Be Afraid, Be Very Afraid
“They are given to all kinds of marvellous beliefs, are subject to trances and visions, and frequently see strange sights, and hear music and voices in the air. The dominant spirit, however, that haunts this enchanted region, and seems to be commander-in-chief of all the powers of the air, is the apparition of a figure on horseback, without a head.” Washington Irving , The Legend of Sleepy Hollow
You will no doubt notice if you've watched TV or been to the movies of late just how many “un-deadly” creatures are afoot all across the American mediascape. Of course since the time of the silent film the undead have been an entertainment stable. From F. W. Murnau’s Nosferatu, to the many incarnations of Bram Stoker’s Dracula, which is being totally bastardized in the NBC, Jonathan Rhys-Myers -produced TV series. To the totally outlandish current version of the Sleepy Hollow myth, not to mention HBO’s True Blood or FX’s American Horror Story- Coven TV is fascinated these days with all manner of bloodletting. Why?
Fear of “the other” is good business. The Walking Dead Zombie-clan, the blood sucking vampire, might well be stand-ins for that leech of a neighbor that can’t find work and needs Food Stamps to keep from going hungry. Or the millions of undocumented immigrants, who must remain in the shadows, in the darkness, fear of being, exposed, burned by the I.C.E. They like many of the “tired and poor, yearning to breathe free," before them only want a better life for themselves and their progeny. To participate and contribute to the American experiment as did millions before them. But unlike those millions their skin is brown, other, not like us real Americans. So we scapegoat. We yank the social safety net out from under them. That same webbing that provided loan guarantees to buy that first home. Or the assistance to veterans in the form of a G.I. Bill, so millions could get a trade or attend college. We cry poor while C.E.O. pay quadruples as average wage earners stagnate.
We cry poor while politicians give tax breaks to corporations that have more money than God. We cry poor while the Pentagon budget balloons and Wall St. banks grow To Big To Fail. We cry poor while our infrastructure crumbles and prisons become a growth business. We are like so many Mr. Micawbers, or Ebenezer Scrooge. Perhaps as we enter this holiday season our thoughts should go to how Dickens-like Tale of Two Cities, America has become.

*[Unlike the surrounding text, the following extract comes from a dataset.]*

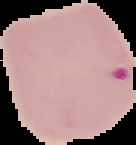
From a thin blood film. Malaria status: parasitized. Image is 136×145 pixels. The area outside the segmented cell region is set to black.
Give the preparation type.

“… Copperfield, said Mr. Micawber… Annual income twenty pounds, annual expenditure nineteen nineteen six, result happiness. Annual income twenty pounds, annual expenditure twenty pounds ought and six, result misery. The blossom is blighted, the leaf is withered, the god of day goes down upon the dreary scene, and and, in short, you are for ever floored. As I am! “
The real Americans that gorge themselves on Roger Ailes’ Fox News, vote slavishly for the GOP even though, it would be in their best collective and individual interest to do otherwise. Those real Americans who while decrying the NSA spy tactics, revealed by whistle-traitor Edward Snowden, are salved by the knowledge that the Great Jihad from the east is being kept at bay. Subterfuge. The NSA isn’t worried really about Osama, or Ali, or Omar, but Juan, Jose’ and Luis, not to mention all the native-born Leroy’s in our midst.
Drive a stake through all their heats. When a steak for their stomachs through their own hard work and a level playing field along the way is all that’s required. But no, be afraid, be very afraid.
We were afraid in the 50’s & 60’s too, but our optimism about our ability to meet the challenges of the day outweighed the fear. Yet the fear persists perhaps because we are afraid to take a good hard look at how America, business, industry, education, politics, has failed Americans.
The Media as Social Mirror
As individuals within a society we’re always trying to gage where we stand. What is our position within the larger culture? What should we know and when should we know it? National elections provide that “mirror” in a way. Are they’re more people who see the candidate, their party, their ideology, their proposed policy prescriptions the same as I do? But elections happen infrequently. So that barometer is unreliable for day to day ascertainment of answering the question of positioning vis –a- vi s others in the society. The media however, the national media in particular, the arbiters of “culture,” hold up that mirror daily, giving us a glimpse of where we stand. We have a sense of ourselves as individuals, but also our sense of who we are as “social” beings.
It is extremely important that “minorities,” racial, cultural, linguistic, “others” see themselves as part of and not separate from the social fabric. We can all retreat into our own insular worlds of “private” or niche communications and media. But what provides the most benefit to the continued stitching together of the social contract is a vibrant, diverse and inclusive media. A media which allows for the possibility that each individual can see themselves reflected therein.
As Pogo said, “We have met the enemy and he is us!